We are looking to implement this as a company-wide standard for cloud solutions.
At this time, we're currently in a POC, and we're interested in using either a Datadog agent or the OTel agent with a Datadog exporter. We have dashboards with panels that correlate metrics and allow you to link through to traces. Flame graphs to show latency across services and the various spans.
While we are not security minded, we still require it and are interested in more. It's used for monitoring critical systems.
It has provided visibility with ease of implementation and allowed multiple teams to quickly onboard it. This provided a standard way to approach observability and visibility.
Monitoring rules and alerting thresholds can also be set and exported to other teams for use.
There is an issue with federated dashboards, as multiple teams running on different Datadog instances cannot use features like the service catalog or easily switch between services in a long business flow.
The K8 monitoring is extremely useful in Datadog.
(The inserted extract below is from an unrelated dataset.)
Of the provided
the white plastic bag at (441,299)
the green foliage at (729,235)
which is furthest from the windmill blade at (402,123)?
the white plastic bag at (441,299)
Preset dashboards that it provides help to speed up the work.
The metrics summary is useful. Tracing with a span breakdown is helpful for us. We like the dashboarding with power packs and logging correlation with traces and logs.
The Flame graph for tracing helps determine where the latency is the highest.
Dashboards are created as a standard set and then exported into other Datadog instances for other teams.
These dashboards would be updated regularly and pushed out to the teams. Unfortunately, there is no way to automatically push or deploy code in a quicker way. Each team I work with has its own Datadog instance.
Federated views for Datadog dashboards are critical as large companies utilize multiple instances of the product and cannot link the metrics or correlate the metrics together. This stunts the usage of Datadog. Additionally, using an OTel agent would be more acceptable and allow for easier adoption of Datadog across the hundreds of teams here.
I've used the solution for four months.